------ Source records
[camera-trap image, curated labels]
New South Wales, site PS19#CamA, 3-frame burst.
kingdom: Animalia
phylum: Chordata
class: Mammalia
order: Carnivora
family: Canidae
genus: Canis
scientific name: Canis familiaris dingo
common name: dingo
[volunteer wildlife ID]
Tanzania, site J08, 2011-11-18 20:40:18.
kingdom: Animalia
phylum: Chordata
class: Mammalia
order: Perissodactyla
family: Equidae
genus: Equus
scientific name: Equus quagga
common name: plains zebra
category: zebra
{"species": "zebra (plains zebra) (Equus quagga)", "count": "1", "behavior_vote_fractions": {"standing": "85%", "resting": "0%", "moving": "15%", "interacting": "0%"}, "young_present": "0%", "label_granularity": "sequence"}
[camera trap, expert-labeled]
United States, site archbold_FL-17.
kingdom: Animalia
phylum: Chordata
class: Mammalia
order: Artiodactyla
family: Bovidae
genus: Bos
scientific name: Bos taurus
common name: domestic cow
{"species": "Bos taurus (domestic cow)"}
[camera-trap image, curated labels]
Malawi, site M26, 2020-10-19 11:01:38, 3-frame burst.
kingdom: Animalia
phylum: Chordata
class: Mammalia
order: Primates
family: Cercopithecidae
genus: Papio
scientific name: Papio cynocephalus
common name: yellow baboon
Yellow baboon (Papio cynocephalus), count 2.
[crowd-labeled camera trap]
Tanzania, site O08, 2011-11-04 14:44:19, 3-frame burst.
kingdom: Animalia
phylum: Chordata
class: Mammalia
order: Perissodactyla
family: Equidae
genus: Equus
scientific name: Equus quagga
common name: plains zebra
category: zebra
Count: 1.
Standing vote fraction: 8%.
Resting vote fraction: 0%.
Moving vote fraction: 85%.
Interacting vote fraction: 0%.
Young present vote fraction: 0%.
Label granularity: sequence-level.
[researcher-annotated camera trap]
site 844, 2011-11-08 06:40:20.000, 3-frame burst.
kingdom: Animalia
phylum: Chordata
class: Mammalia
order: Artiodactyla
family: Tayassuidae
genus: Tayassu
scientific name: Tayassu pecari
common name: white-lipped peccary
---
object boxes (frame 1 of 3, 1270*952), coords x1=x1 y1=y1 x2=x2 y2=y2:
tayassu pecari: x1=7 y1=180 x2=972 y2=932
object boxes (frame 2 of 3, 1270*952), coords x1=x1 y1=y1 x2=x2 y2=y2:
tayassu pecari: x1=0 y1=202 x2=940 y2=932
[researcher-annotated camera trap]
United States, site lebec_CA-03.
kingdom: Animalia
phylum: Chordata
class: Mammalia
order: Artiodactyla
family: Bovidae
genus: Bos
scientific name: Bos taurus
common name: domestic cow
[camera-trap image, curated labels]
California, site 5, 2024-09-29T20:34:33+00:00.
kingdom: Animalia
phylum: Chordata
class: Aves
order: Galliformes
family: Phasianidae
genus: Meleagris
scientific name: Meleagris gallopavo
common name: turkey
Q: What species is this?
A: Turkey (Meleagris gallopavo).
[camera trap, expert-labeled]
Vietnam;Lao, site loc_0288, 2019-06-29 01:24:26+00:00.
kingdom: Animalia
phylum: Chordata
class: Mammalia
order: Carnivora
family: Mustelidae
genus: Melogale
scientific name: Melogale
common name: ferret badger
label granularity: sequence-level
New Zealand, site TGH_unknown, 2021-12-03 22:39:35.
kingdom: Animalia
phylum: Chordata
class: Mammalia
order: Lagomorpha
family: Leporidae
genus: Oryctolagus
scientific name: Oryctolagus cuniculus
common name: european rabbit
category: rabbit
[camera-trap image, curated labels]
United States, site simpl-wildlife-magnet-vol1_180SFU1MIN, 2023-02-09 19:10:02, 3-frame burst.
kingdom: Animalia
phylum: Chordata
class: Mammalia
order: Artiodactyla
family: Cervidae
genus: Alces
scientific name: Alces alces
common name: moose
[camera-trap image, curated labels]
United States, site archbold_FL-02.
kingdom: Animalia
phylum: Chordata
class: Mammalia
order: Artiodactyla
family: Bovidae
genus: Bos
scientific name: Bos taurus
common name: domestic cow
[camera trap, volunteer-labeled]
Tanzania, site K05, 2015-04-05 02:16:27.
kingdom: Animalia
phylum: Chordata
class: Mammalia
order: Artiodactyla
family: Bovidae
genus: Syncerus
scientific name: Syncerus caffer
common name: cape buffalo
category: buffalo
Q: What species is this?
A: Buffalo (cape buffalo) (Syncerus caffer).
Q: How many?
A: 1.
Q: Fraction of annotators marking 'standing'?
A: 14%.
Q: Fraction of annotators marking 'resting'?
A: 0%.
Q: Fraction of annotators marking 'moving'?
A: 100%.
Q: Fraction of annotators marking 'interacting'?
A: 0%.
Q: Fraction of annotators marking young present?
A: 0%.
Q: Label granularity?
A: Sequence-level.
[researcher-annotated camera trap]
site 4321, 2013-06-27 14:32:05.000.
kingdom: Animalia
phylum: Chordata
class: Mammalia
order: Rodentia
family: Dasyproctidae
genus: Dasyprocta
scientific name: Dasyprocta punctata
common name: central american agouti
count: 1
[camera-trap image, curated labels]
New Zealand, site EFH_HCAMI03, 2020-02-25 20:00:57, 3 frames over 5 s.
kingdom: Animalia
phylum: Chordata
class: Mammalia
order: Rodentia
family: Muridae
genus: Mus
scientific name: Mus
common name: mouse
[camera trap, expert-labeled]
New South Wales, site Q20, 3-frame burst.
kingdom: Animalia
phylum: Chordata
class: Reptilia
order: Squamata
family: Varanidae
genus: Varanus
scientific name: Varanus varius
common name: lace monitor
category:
------------
* [Aim of the exercise]: Using the data above, extract exactly the lines from the one that holds "Resting vote fraction: 0%." to the one that holds "common name: ferret badger", both ends included, and no others.

* [Exercise solution]:
Resting vote fraction: 0%.
Moving vote fraction: 85%.
Interacting vote fraction: 0%.
Young present vote fraction: 0%.
Label granularity: sequence-level.
[researcher-annotated camera trap]
site 844, 2011-11-08 06:40:20.000, 3-frame burst.
kingdom: Animalia
phylum: Chordata
class: Mammalia
order: Artiodactyla
family: Tayassuidae
genus: Tayassu
scientific name: Tayassu pecari
common name: white-lipped peccary
---
object boxes (frame 1 of 3, 1270*952), coords x1=x1 y1=y1 x2=x2 y2=y2:
tayassu pecari: x1=7 y1=180 x2=972 y2=932
object boxes (frame 2 of 3, 1270*952), coords x1=x1 y1=y1 x2=x2 y2=y2:
tayassu pecari: x1=0 y1=202 x2=940 y2=932
[researcher-annotated camera trap]
United States, site lebec_CA-03.
kingdom: Animalia
phylum: Chordata
class: Mammalia
order: Artiodactyla
family: Bovidae
genus: Bos
scientific name: Bos taurus
common name: domestic cow
[camera-trap image, curated labels]
California, site 5, 2024-09-29T20:34:33+00:00.
kingdom: Animalia
phylum: Chordata
class: Aves
order: Galliformes
family: Phasianidae
genus: Meleagris
scientific name: Meleagris gallopavo
common name: turkey
Q: What species is this?
A: Turkey (Meleagris gallopavo).
[camera trap, expert-labeled]
Vietnam;Lao, site loc_0288, 2019-06-29 01:24:26+00:00.
kingdom: Animalia
phylum: Chordata
class: Mammalia
order: Carnivora
family: Mustelidae
genus: Melogale
scientific name: Melogale
common name: ferret badger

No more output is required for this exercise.